Esta é a segunda derrota judicial que Richa sofre na área educacional, pois, semana passada, a Justiça determinou que o tucano reabrisse salas de aula fechadas no município de Jaguapitã; nesta sexta (7), docentes implantam na marra 1/3 da jornada de trabalho para fazerem as atividades fora de sala de aula; professores também reclamam de calote da dupla Richa e Flávio Arns estimado em R$ 100 milhões relativos a avanços e progressões na carreira do magistério.
Literalmente, o feitiço virou contra o feiticeiro. O juiz Roger Vinicius Pires de Camargo Oliveira, da 3.ª Vara da Fazenda Pública de Curitiba, negou pedido de liminar ao governador Beto Richa (PSDB) proibindo a continuidade da campanha pela hora-atividade dos professores nas 2,1 mil escolas da rede pública do Paraná.
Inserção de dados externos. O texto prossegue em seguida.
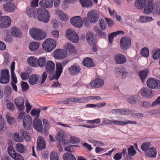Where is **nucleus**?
<instances>
[{"label": "nucleus", "mask_w": 160, "mask_h": 160, "mask_svg": "<svg viewBox=\"0 0 160 160\" xmlns=\"http://www.w3.org/2000/svg\"><path fill=\"white\" fill-rule=\"evenodd\" d=\"M143 12L147 15L152 13L154 15H160V2L155 3L154 0H149Z\"/></svg>", "instance_id": "obj_1"}, {"label": "nucleus", "mask_w": 160, "mask_h": 160, "mask_svg": "<svg viewBox=\"0 0 160 160\" xmlns=\"http://www.w3.org/2000/svg\"><path fill=\"white\" fill-rule=\"evenodd\" d=\"M29 32L31 38L36 40H41L44 39L47 36L45 32L38 28H31L29 29Z\"/></svg>", "instance_id": "obj_2"}, {"label": "nucleus", "mask_w": 160, "mask_h": 160, "mask_svg": "<svg viewBox=\"0 0 160 160\" xmlns=\"http://www.w3.org/2000/svg\"><path fill=\"white\" fill-rule=\"evenodd\" d=\"M65 50L58 49L54 50L53 55L54 58L58 59H62L66 58L67 56V52H70V43H68L64 46Z\"/></svg>", "instance_id": "obj_3"}, {"label": "nucleus", "mask_w": 160, "mask_h": 160, "mask_svg": "<svg viewBox=\"0 0 160 160\" xmlns=\"http://www.w3.org/2000/svg\"><path fill=\"white\" fill-rule=\"evenodd\" d=\"M38 20L45 23L48 22L49 19L50 15L48 11L44 7L39 8L37 11Z\"/></svg>", "instance_id": "obj_4"}, {"label": "nucleus", "mask_w": 160, "mask_h": 160, "mask_svg": "<svg viewBox=\"0 0 160 160\" xmlns=\"http://www.w3.org/2000/svg\"><path fill=\"white\" fill-rule=\"evenodd\" d=\"M56 41L52 38L46 39L42 44L44 49L47 52H50L56 47Z\"/></svg>", "instance_id": "obj_5"}, {"label": "nucleus", "mask_w": 160, "mask_h": 160, "mask_svg": "<svg viewBox=\"0 0 160 160\" xmlns=\"http://www.w3.org/2000/svg\"><path fill=\"white\" fill-rule=\"evenodd\" d=\"M87 18L89 22L94 23L96 22L99 18V15L96 10H92L87 13Z\"/></svg>", "instance_id": "obj_6"}, {"label": "nucleus", "mask_w": 160, "mask_h": 160, "mask_svg": "<svg viewBox=\"0 0 160 160\" xmlns=\"http://www.w3.org/2000/svg\"><path fill=\"white\" fill-rule=\"evenodd\" d=\"M147 84L151 89L155 90L160 89V81L158 79L150 78L147 80Z\"/></svg>", "instance_id": "obj_7"}, {"label": "nucleus", "mask_w": 160, "mask_h": 160, "mask_svg": "<svg viewBox=\"0 0 160 160\" xmlns=\"http://www.w3.org/2000/svg\"><path fill=\"white\" fill-rule=\"evenodd\" d=\"M94 36V33L91 32H88L86 35L87 42L89 44L92 45L93 51L95 52L97 51V46L95 42Z\"/></svg>", "instance_id": "obj_8"}, {"label": "nucleus", "mask_w": 160, "mask_h": 160, "mask_svg": "<svg viewBox=\"0 0 160 160\" xmlns=\"http://www.w3.org/2000/svg\"><path fill=\"white\" fill-rule=\"evenodd\" d=\"M9 74L8 70L4 69L1 72L0 76V82L2 84H7L9 82Z\"/></svg>", "instance_id": "obj_9"}, {"label": "nucleus", "mask_w": 160, "mask_h": 160, "mask_svg": "<svg viewBox=\"0 0 160 160\" xmlns=\"http://www.w3.org/2000/svg\"><path fill=\"white\" fill-rule=\"evenodd\" d=\"M11 19L8 16L0 17V28H5L9 27L11 24Z\"/></svg>", "instance_id": "obj_10"}, {"label": "nucleus", "mask_w": 160, "mask_h": 160, "mask_svg": "<svg viewBox=\"0 0 160 160\" xmlns=\"http://www.w3.org/2000/svg\"><path fill=\"white\" fill-rule=\"evenodd\" d=\"M14 102L19 111L22 112L25 108L24 100L23 98L19 97L14 100Z\"/></svg>", "instance_id": "obj_11"}, {"label": "nucleus", "mask_w": 160, "mask_h": 160, "mask_svg": "<svg viewBox=\"0 0 160 160\" xmlns=\"http://www.w3.org/2000/svg\"><path fill=\"white\" fill-rule=\"evenodd\" d=\"M131 44V40L129 38L123 37L121 38L120 45L122 49L126 50L128 49Z\"/></svg>", "instance_id": "obj_12"}, {"label": "nucleus", "mask_w": 160, "mask_h": 160, "mask_svg": "<svg viewBox=\"0 0 160 160\" xmlns=\"http://www.w3.org/2000/svg\"><path fill=\"white\" fill-rule=\"evenodd\" d=\"M34 128L37 131L41 132H43V127L41 120L38 118H36L34 119L33 122Z\"/></svg>", "instance_id": "obj_13"}, {"label": "nucleus", "mask_w": 160, "mask_h": 160, "mask_svg": "<svg viewBox=\"0 0 160 160\" xmlns=\"http://www.w3.org/2000/svg\"><path fill=\"white\" fill-rule=\"evenodd\" d=\"M71 23L75 27L80 28L83 25L81 18L79 16L73 17L71 19Z\"/></svg>", "instance_id": "obj_14"}, {"label": "nucleus", "mask_w": 160, "mask_h": 160, "mask_svg": "<svg viewBox=\"0 0 160 160\" xmlns=\"http://www.w3.org/2000/svg\"><path fill=\"white\" fill-rule=\"evenodd\" d=\"M140 92L142 96L145 98H152L154 95L153 91L146 87L142 88Z\"/></svg>", "instance_id": "obj_15"}, {"label": "nucleus", "mask_w": 160, "mask_h": 160, "mask_svg": "<svg viewBox=\"0 0 160 160\" xmlns=\"http://www.w3.org/2000/svg\"><path fill=\"white\" fill-rule=\"evenodd\" d=\"M114 60L116 64H122L126 62L127 58L124 55L121 53H118L115 55Z\"/></svg>", "instance_id": "obj_16"}, {"label": "nucleus", "mask_w": 160, "mask_h": 160, "mask_svg": "<svg viewBox=\"0 0 160 160\" xmlns=\"http://www.w3.org/2000/svg\"><path fill=\"white\" fill-rule=\"evenodd\" d=\"M91 87L93 88H99L104 85V81L99 78L94 79L89 83Z\"/></svg>", "instance_id": "obj_17"}, {"label": "nucleus", "mask_w": 160, "mask_h": 160, "mask_svg": "<svg viewBox=\"0 0 160 160\" xmlns=\"http://www.w3.org/2000/svg\"><path fill=\"white\" fill-rule=\"evenodd\" d=\"M45 68L46 72L52 74L53 73L55 70V64L51 61H48L46 62Z\"/></svg>", "instance_id": "obj_18"}, {"label": "nucleus", "mask_w": 160, "mask_h": 160, "mask_svg": "<svg viewBox=\"0 0 160 160\" xmlns=\"http://www.w3.org/2000/svg\"><path fill=\"white\" fill-rule=\"evenodd\" d=\"M149 0H135L134 2L135 7L137 9L142 10L146 7L148 2Z\"/></svg>", "instance_id": "obj_19"}, {"label": "nucleus", "mask_w": 160, "mask_h": 160, "mask_svg": "<svg viewBox=\"0 0 160 160\" xmlns=\"http://www.w3.org/2000/svg\"><path fill=\"white\" fill-rule=\"evenodd\" d=\"M62 64L60 62H57L56 71L55 73L53 75V78L51 80L54 79L58 80L62 72Z\"/></svg>", "instance_id": "obj_20"}, {"label": "nucleus", "mask_w": 160, "mask_h": 160, "mask_svg": "<svg viewBox=\"0 0 160 160\" xmlns=\"http://www.w3.org/2000/svg\"><path fill=\"white\" fill-rule=\"evenodd\" d=\"M32 124L31 117L30 116H25L23 120V125L24 128L28 130L30 129Z\"/></svg>", "instance_id": "obj_21"}, {"label": "nucleus", "mask_w": 160, "mask_h": 160, "mask_svg": "<svg viewBox=\"0 0 160 160\" xmlns=\"http://www.w3.org/2000/svg\"><path fill=\"white\" fill-rule=\"evenodd\" d=\"M3 8L6 12L10 13L15 10V6L14 3L9 2L4 4L3 5Z\"/></svg>", "instance_id": "obj_22"}, {"label": "nucleus", "mask_w": 160, "mask_h": 160, "mask_svg": "<svg viewBox=\"0 0 160 160\" xmlns=\"http://www.w3.org/2000/svg\"><path fill=\"white\" fill-rule=\"evenodd\" d=\"M140 101V98L137 95L131 96L129 97L127 99L128 102L133 105H137Z\"/></svg>", "instance_id": "obj_23"}, {"label": "nucleus", "mask_w": 160, "mask_h": 160, "mask_svg": "<svg viewBox=\"0 0 160 160\" xmlns=\"http://www.w3.org/2000/svg\"><path fill=\"white\" fill-rule=\"evenodd\" d=\"M46 147V142L44 139L42 137H39L37 141V150L40 151L45 148Z\"/></svg>", "instance_id": "obj_24"}, {"label": "nucleus", "mask_w": 160, "mask_h": 160, "mask_svg": "<svg viewBox=\"0 0 160 160\" xmlns=\"http://www.w3.org/2000/svg\"><path fill=\"white\" fill-rule=\"evenodd\" d=\"M112 122L116 125L119 126H124L128 124H136L137 122L135 121L127 120L125 121H121L120 120H112Z\"/></svg>", "instance_id": "obj_25"}, {"label": "nucleus", "mask_w": 160, "mask_h": 160, "mask_svg": "<svg viewBox=\"0 0 160 160\" xmlns=\"http://www.w3.org/2000/svg\"><path fill=\"white\" fill-rule=\"evenodd\" d=\"M81 68L79 65H74L71 66V75L77 76L80 72Z\"/></svg>", "instance_id": "obj_26"}, {"label": "nucleus", "mask_w": 160, "mask_h": 160, "mask_svg": "<svg viewBox=\"0 0 160 160\" xmlns=\"http://www.w3.org/2000/svg\"><path fill=\"white\" fill-rule=\"evenodd\" d=\"M53 0H42L39 2L40 5L43 7L50 8L53 4Z\"/></svg>", "instance_id": "obj_27"}, {"label": "nucleus", "mask_w": 160, "mask_h": 160, "mask_svg": "<svg viewBox=\"0 0 160 160\" xmlns=\"http://www.w3.org/2000/svg\"><path fill=\"white\" fill-rule=\"evenodd\" d=\"M124 34V32L122 30L117 31L110 34L108 36V40L109 43H112L114 36H116L117 35L122 34L123 35Z\"/></svg>", "instance_id": "obj_28"}, {"label": "nucleus", "mask_w": 160, "mask_h": 160, "mask_svg": "<svg viewBox=\"0 0 160 160\" xmlns=\"http://www.w3.org/2000/svg\"><path fill=\"white\" fill-rule=\"evenodd\" d=\"M83 65L87 67L90 68L93 67L95 65L93 61L89 58H86L82 61Z\"/></svg>", "instance_id": "obj_29"}, {"label": "nucleus", "mask_w": 160, "mask_h": 160, "mask_svg": "<svg viewBox=\"0 0 160 160\" xmlns=\"http://www.w3.org/2000/svg\"><path fill=\"white\" fill-rule=\"evenodd\" d=\"M157 154V151L154 147H151L149 150L146 152L145 155L148 157L154 158Z\"/></svg>", "instance_id": "obj_30"}, {"label": "nucleus", "mask_w": 160, "mask_h": 160, "mask_svg": "<svg viewBox=\"0 0 160 160\" xmlns=\"http://www.w3.org/2000/svg\"><path fill=\"white\" fill-rule=\"evenodd\" d=\"M15 62H13L11 65V71L12 80V81H13L12 82L15 84H16L17 82V80L14 72L15 69Z\"/></svg>", "instance_id": "obj_31"}, {"label": "nucleus", "mask_w": 160, "mask_h": 160, "mask_svg": "<svg viewBox=\"0 0 160 160\" xmlns=\"http://www.w3.org/2000/svg\"><path fill=\"white\" fill-rule=\"evenodd\" d=\"M118 72L121 76L123 79L125 78L128 76V73L125 68L123 66L120 67L117 69Z\"/></svg>", "instance_id": "obj_32"}, {"label": "nucleus", "mask_w": 160, "mask_h": 160, "mask_svg": "<svg viewBox=\"0 0 160 160\" xmlns=\"http://www.w3.org/2000/svg\"><path fill=\"white\" fill-rule=\"evenodd\" d=\"M39 77L37 74H33L29 78V82L31 85H35L36 84Z\"/></svg>", "instance_id": "obj_33"}, {"label": "nucleus", "mask_w": 160, "mask_h": 160, "mask_svg": "<svg viewBox=\"0 0 160 160\" xmlns=\"http://www.w3.org/2000/svg\"><path fill=\"white\" fill-rule=\"evenodd\" d=\"M11 32L12 35L15 37L19 38L21 37L22 34L20 30L16 27L12 28Z\"/></svg>", "instance_id": "obj_34"}, {"label": "nucleus", "mask_w": 160, "mask_h": 160, "mask_svg": "<svg viewBox=\"0 0 160 160\" xmlns=\"http://www.w3.org/2000/svg\"><path fill=\"white\" fill-rule=\"evenodd\" d=\"M37 58L34 56H31L28 58L27 62L31 66H37Z\"/></svg>", "instance_id": "obj_35"}, {"label": "nucleus", "mask_w": 160, "mask_h": 160, "mask_svg": "<svg viewBox=\"0 0 160 160\" xmlns=\"http://www.w3.org/2000/svg\"><path fill=\"white\" fill-rule=\"evenodd\" d=\"M79 40V37L76 32L71 29V40L73 43H76Z\"/></svg>", "instance_id": "obj_36"}, {"label": "nucleus", "mask_w": 160, "mask_h": 160, "mask_svg": "<svg viewBox=\"0 0 160 160\" xmlns=\"http://www.w3.org/2000/svg\"><path fill=\"white\" fill-rule=\"evenodd\" d=\"M56 14L59 17V19L62 21H66L69 19L67 15L62 12L60 10L56 11Z\"/></svg>", "instance_id": "obj_37"}, {"label": "nucleus", "mask_w": 160, "mask_h": 160, "mask_svg": "<svg viewBox=\"0 0 160 160\" xmlns=\"http://www.w3.org/2000/svg\"><path fill=\"white\" fill-rule=\"evenodd\" d=\"M151 146V143L148 142H146L143 143L141 145V148L142 151L145 152V154L147 151H148Z\"/></svg>", "instance_id": "obj_38"}, {"label": "nucleus", "mask_w": 160, "mask_h": 160, "mask_svg": "<svg viewBox=\"0 0 160 160\" xmlns=\"http://www.w3.org/2000/svg\"><path fill=\"white\" fill-rule=\"evenodd\" d=\"M148 73V70L145 69L140 72L139 73V76L142 82H143L146 79Z\"/></svg>", "instance_id": "obj_39"}, {"label": "nucleus", "mask_w": 160, "mask_h": 160, "mask_svg": "<svg viewBox=\"0 0 160 160\" xmlns=\"http://www.w3.org/2000/svg\"><path fill=\"white\" fill-rule=\"evenodd\" d=\"M21 134L25 139L28 141L30 140V137L29 133L25 129H21L20 131Z\"/></svg>", "instance_id": "obj_40"}, {"label": "nucleus", "mask_w": 160, "mask_h": 160, "mask_svg": "<svg viewBox=\"0 0 160 160\" xmlns=\"http://www.w3.org/2000/svg\"><path fill=\"white\" fill-rule=\"evenodd\" d=\"M64 133L62 131H60L56 135V139L60 142H63L64 140Z\"/></svg>", "instance_id": "obj_41"}, {"label": "nucleus", "mask_w": 160, "mask_h": 160, "mask_svg": "<svg viewBox=\"0 0 160 160\" xmlns=\"http://www.w3.org/2000/svg\"><path fill=\"white\" fill-rule=\"evenodd\" d=\"M82 7L89 8L91 7L92 3L91 0H80Z\"/></svg>", "instance_id": "obj_42"}, {"label": "nucleus", "mask_w": 160, "mask_h": 160, "mask_svg": "<svg viewBox=\"0 0 160 160\" xmlns=\"http://www.w3.org/2000/svg\"><path fill=\"white\" fill-rule=\"evenodd\" d=\"M153 20V19L150 16H141L139 20L141 23H145L147 22H150Z\"/></svg>", "instance_id": "obj_43"}, {"label": "nucleus", "mask_w": 160, "mask_h": 160, "mask_svg": "<svg viewBox=\"0 0 160 160\" xmlns=\"http://www.w3.org/2000/svg\"><path fill=\"white\" fill-rule=\"evenodd\" d=\"M46 63V58L44 57H40L37 60V65L41 68L43 67Z\"/></svg>", "instance_id": "obj_44"}, {"label": "nucleus", "mask_w": 160, "mask_h": 160, "mask_svg": "<svg viewBox=\"0 0 160 160\" xmlns=\"http://www.w3.org/2000/svg\"><path fill=\"white\" fill-rule=\"evenodd\" d=\"M15 148L18 152L21 153H23L25 151L24 146L21 143L17 144Z\"/></svg>", "instance_id": "obj_45"}, {"label": "nucleus", "mask_w": 160, "mask_h": 160, "mask_svg": "<svg viewBox=\"0 0 160 160\" xmlns=\"http://www.w3.org/2000/svg\"><path fill=\"white\" fill-rule=\"evenodd\" d=\"M42 122L44 127V129H43V132L44 131L45 132H47L50 128L49 122L46 119H42Z\"/></svg>", "instance_id": "obj_46"}, {"label": "nucleus", "mask_w": 160, "mask_h": 160, "mask_svg": "<svg viewBox=\"0 0 160 160\" xmlns=\"http://www.w3.org/2000/svg\"><path fill=\"white\" fill-rule=\"evenodd\" d=\"M141 55L144 57H148L149 55V49L146 48L142 49L140 51Z\"/></svg>", "instance_id": "obj_47"}, {"label": "nucleus", "mask_w": 160, "mask_h": 160, "mask_svg": "<svg viewBox=\"0 0 160 160\" xmlns=\"http://www.w3.org/2000/svg\"><path fill=\"white\" fill-rule=\"evenodd\" d=\"M8 154L12 158L15 157L17 153L15 152L13 147L11 146L8 147Z\"/></svg>", "instance_id": "obj_48"}, {"label": "nucleus", "mask_w": 160, "mask_h": 160, "mask_svg": "<svg viewBox=\"0 0 160 160\" xmlns=\"http://www.w3.org/2000/svg\"><path fill=\"white\" fill-rule=\"evenodd\" d=\"M39 46V43L37 42H33L29 46V49L31 51H33L37 49Z\"/></svg>", "instance_id": "obj_49"}, {"label": "nucleus", "mask_w": 160, "mask_h": 160, "mask_svg": "<svg viewBox=\"0 0 160 160\" xmlns=\"http://www.w3.org/2000/svg\"><path fill=\"white\" fill-rule=\"evenodd\" d=\"M98 24L100 28L102 30H105L106 28V22L104 19H100L99 20Z\"/></svg>", "instance_id": "obj_50"}, {"label": "nucleus", "mask_w": 160, "mask_h": 160, "mask_svg": "<svg viewBox=\"0 0 160 160\" xmlns=\"http://www.w3.org/2000/svg\"><path fill=\"white\" fill-rule=\"evenodd\" d=\"M80 142L79 138L77 137L71 136V143L77 144Z\"/></svg>", "instance_id": "obj_51"}, {"label": "nucleus", "mask_w": 160, "mask_h": 160, "mask_svg": "<svg viewBox=\"0 0 160 160\" xmlns=\"http://www.w3.org/2000/svg\"><path fill=\"white\" fill-rule=\"evenodd\" d=\"M152 57L155 60L160 58V49H158L155 51L153 54Z\"/></svg>", "instance_id": "obj_52"}, {"label": "nucleus", "mask_w": 160, "mask_h": 160, "mask_svg": "<svg viewBox=\"0 0 160 160\" xmlns=\"http://www.w3.org/2000/svg\"><path fill=\"white\" fill-rule=\"evenodd\" d=\"M21 86L22 87V90L23 91H27L29 88V86L27 82L23 81L21 82Z\"/></svg>", "instance_id": "obj_53"}, {"label": "nucleus", "mask_w": 160, "mask_h": 160, "mask_svg": "<svg viewBox=\"0 0 160 160\" xmlns=\"http://www.w3.org/2000/svg\"><path fill=\"white\" fill-rule=\"evenodd\" d=\"M128 153L129 155L133 156L136 153V151L134 149L133 146H131L128 149Z\"/></svg>", "instance_id": "obj_54"}, {"label": "nucleus", "mask_w": 160, "mask_h": 160, "mask_svg": "<svg viewBox=\"0 0 160 160\" xmlns=\"http://www.w3.org/2000/svg\"><path fill=\"white\" fill-rule=\"evenodd\" d=\"M41 112V109H38L37 110L36 109H32L31 112V114L32 115L39 117Z\"/></svg>", "instance_id": "obj_55"}, {"label": "nucleus", "mask_w": 160, "mask_h": 160, "mask_svg": "<svg viewBox=\"0 0 160 160\" xmlns=\"http://www.w3.org/2000/svg\"><path fill=\"white\" fill-rule=\"evenodd\" d=\"M14 139L17 142H22L23 141V138L19 135L18 132H16L14 135Z\"/></svg>", "instance_id": "obj_56"}, {"label": "nucleus", "mask_w": 160, "mask_h": 160, "mask_svg": "<svg viewBox=\"0 0 160 160\" xmlns=\"http://www.w3.org/2000/svg\"><path fill=\"white\" fill-rule=\"evenodd\" d=\"M51 160H58V157L57 153L54 151H53L50 154Z\"/></svg>", "instance_id": "obj_57"}, {"label": "nucleus", "mask_w": 160, "mask_h": 160, "mask_svg": "<svg viewBox=\"0 0 160 160\" xmlns=\"http://www.w3.org/2000/svg\"><path fill=\"white\" fill-rule=\"evenodd\" d=\"M132 112L130 109H121V115H125L131 114Z\"/></svg>", "instance_id": "obj_58"}, {"label": "nucleus", "mask_w": 160, "mask_h": 160, "mask_svg": "<svg viewBox=\"0 0 160 160\" xmlns=\"http://www.w3.org/2000/svg\"><path fill=\"white\" fill-rule=\"evenodd\" d=\"M30 73L28 72L22 73L21 74V78L22 80H27L29 77Z\"/></svg>", "instance_id": "obj_59"}, {"label": "nucleus", "mask_w": 160, "mask_h": 160, "mask_svg": "<svg viewBox=\"0 0 160 160\" xmlns=\"http://www.w3.org/2000/svg\"><path fill=\"white\" fill-rule=\"evenodd\" d=\"M47 77V72H44L41 75V83L42 84L44 83Z\"/></svg>", "instance_id": "obj_60"}, {"label": "nucleus", "mask_w": 160, "mask_h": 160, "mask_svg": "<svg viewBox=\"0 0 160 160\" xmlns=\"http://www.w3.org/2000/svg\"><path fill=\"white\" fill-rule=\"evenodd\" d=\"M10 60V55L8 53L4 54V64L7 65L9 62Z\"/></svg>", "instance_id": "obj_61"}, {"label": "nucleus", "mask_w": 160, "mask_h": 160, "mask_svg": "<svg viewBox=\"0 0 160 160\" xmlns=\"http://www.w3.org/2000/svg\"><path fill=\"white\" fill-rule=\"evenodd\" d=\"M70 2V0H64L62 5V7L64 9H66L69 6V4Z\"/></svg>", "instance_id": "obj_62"}, {"label": "nucleus", "mask_w": 160, "mask_h": 160, "mask_svg": "<svg viewBox=\"0 0 160 160\" xmlns=\"http://www.w3.org/2000/svg\"><path fill=\"white\" fill-rule=\"evenodd\" d=\"M6 118L8 122L10 124H12L14 123V119L12 117L9 116V115L7 114L6 115Z\"/></svg>", "instance_id": "obj_63"}, {"label": "nucleus", "mask_w": 160, "mask_h": 160, "mask_svg": "<svg viewBox=\"0 0 160 160\" xmlns=\"http://www.w3.org/2000/svg\"><path fill=\"white\" fill-rule=\"evenodd\" d=\"M12 88H11L8 87L6 88V90L5 91V93L7 97L10 96L11 94Z\"/></svg>", "instance_id": "obj_64"}]
</instances>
Segundo a APP-Sindicato, o magistrado argumentou que a Lei Nacional do Piso (11.7387/08) deve ser respeitada pelo tucano.
Nesta sexta (7), a categoria realiza o quarto dia de mobilização da campanha “Hora-atividade pra valer”. Os professores paranaenses estão implantando na marra os 33% garantidos por lei.
Esta é a segunda derrota judicial que Richa sofre na área educacional. Na semana passada, a Justiça determinou que o tucano reabrisse salas de aula fechadas no município de Jaguapitã.
Os professores também reclamam de calote da dupla Richa e Flávio Arns estimado em R$ 100 milhões. O valor se refere a avanços e progressões não pagas à categoria.